There is a moment in every man’s life when he realises why he has strangled himself with a strip of fabric on every important day and night of his life. Mine was the 26th of September, 2016. When next the music swelled, I pulled my tie from out of my collar, and found that it was just wide and thick enough to make a blindfold. The opera became untellably better. I sank into a deep trance that lasted until the end of the act.

It was interrupted once, when I was shaken firmly by my chucking neighbour, a delightful Romanian woman, who whispered: ‘you have to see this.’ I lifted the blindfold to find Tristan and King Mark sitting in a bluish cellar on huge rubber barrels of hazardous waste, a big ventilating fan rotating lazily above them. I know the libretto, and the scene was not meant to have shifted since I had covered my eyes. But for some reason Treliński had gotten bored with cyborg watchtower, so TimeSplitters basement it was for the balance of Act II.

Act III, for which I heard completely blind, was without exaggeration one of the most intense experiences of my life. I spent a full hour and a half in a tunnel of darkness, prey to the most savagely beautiful music that has ever filtered up to mortals from the abyss.

Halfway through the act, Tristan sings the following stanza, in his extreme pain at losing Isolde:

Out of my father’s misery, and my mother’s pain; out of lovers’ eternal tears; out of laughing and weeping, joys and smarts; I found the poisonous draught! I brewed it; it flowed to me. I sucked it with joy. But curse you, fearful draught! and curse the one who brewed you!
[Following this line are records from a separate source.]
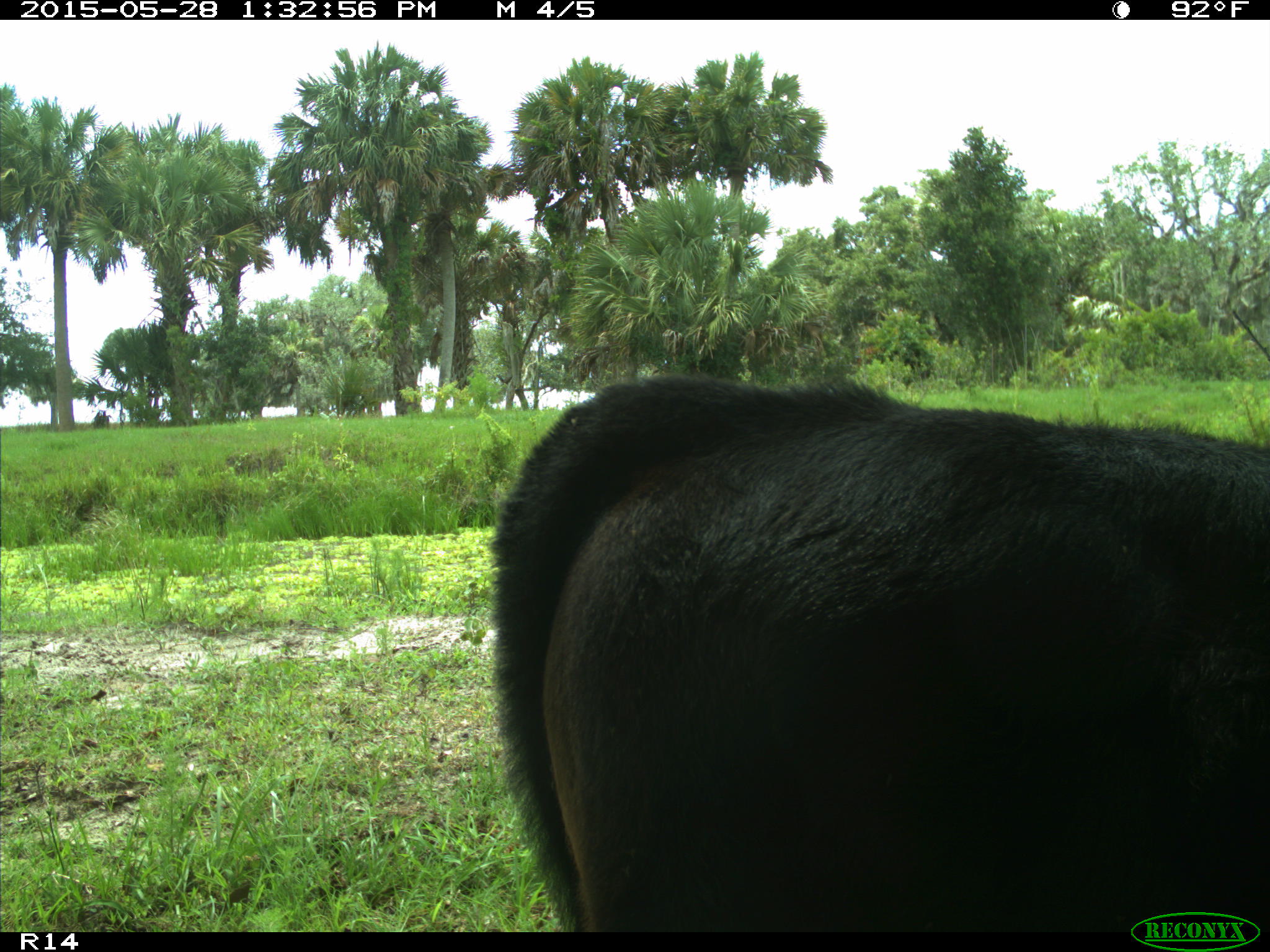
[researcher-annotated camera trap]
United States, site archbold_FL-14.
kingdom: Animalia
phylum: Chordata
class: Mammalia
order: Artiodactyla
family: Bovidae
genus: Bos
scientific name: Bos taurus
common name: domestic cow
We might expect Tristan to curse the drink that made him love Isolde. But that’s not quite it: the draught he describes here was brewed long before even he was alive. It is eternal lust for life, which has driven every lover to madness since the beginning of time. It is the curse that forces men to spend their lives under the intruding sun, which keeps them from what their souls desire most passionately: union and nothingness. Tristan does not curse his own love-potion, at least not specifically. He denounces the entire experience of mankind from beginning to end; it is a train of horrible sorrows, honeyed by transient joys. His exultation in ripping himself free of individual existence is one of the most stirring and disturbing moments in Western drama.

By Isolde’s last monologue—the so-called love-death, I was so wrapped up in the music that, without any visual stimulation, I forgot where I was. I saw myself plunged into a lake on a starry night, and then somersaulted into heaven, where the morning stars sang together, and all the sons of God shouted for joy. Then the stars themselves folded up, the firmament collapsed, and I saw the creation of the world. The music resolved and there was nothing.

Somehow the audience managed to clap; I sat stupid in my seat, and only staggered feebly to my feet when it was time to boo the production team. I walked out gulping for air into Lincoln square, politely pushing by Countess Peacock-Staple as I went. The throngs of cabs and irritable New Yorkers seemed all right after all: it was just a dream.